RECORDS TO PROCESS:
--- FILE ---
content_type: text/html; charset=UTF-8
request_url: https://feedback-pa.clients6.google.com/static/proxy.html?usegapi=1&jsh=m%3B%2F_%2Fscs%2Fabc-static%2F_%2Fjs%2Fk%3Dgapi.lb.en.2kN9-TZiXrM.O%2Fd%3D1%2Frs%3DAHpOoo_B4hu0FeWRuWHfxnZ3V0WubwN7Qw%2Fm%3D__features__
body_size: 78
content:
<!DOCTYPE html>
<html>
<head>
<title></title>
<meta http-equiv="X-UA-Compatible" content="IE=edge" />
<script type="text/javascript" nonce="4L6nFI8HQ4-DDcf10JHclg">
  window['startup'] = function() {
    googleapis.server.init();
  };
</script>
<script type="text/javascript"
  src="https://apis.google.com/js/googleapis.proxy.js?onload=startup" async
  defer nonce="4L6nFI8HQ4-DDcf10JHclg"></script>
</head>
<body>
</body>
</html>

EXERCISE GOAL: Search the entries above for the word "html", and copy every line where it occurs.

ANSWER SECTION:
content_type: text/html; charset=UTF-8
request_url: https://feedback-pa.clients6.google.com/static/proxy.html?usegapi=1&jsh=m%3B%2F_%2Fscs%2Fabc-static%2F_%2Fjs%2Fk%3Dgapi.lb.en.2kN9-TZiXrM.O%2Fd%3D1%2Frs%3DAHpOoo_B4hu0FeWRuWHfxnZ3V0WubwN7Qw%2Fm%3D__features__
<!DOCTYPE html>
<html>
</html>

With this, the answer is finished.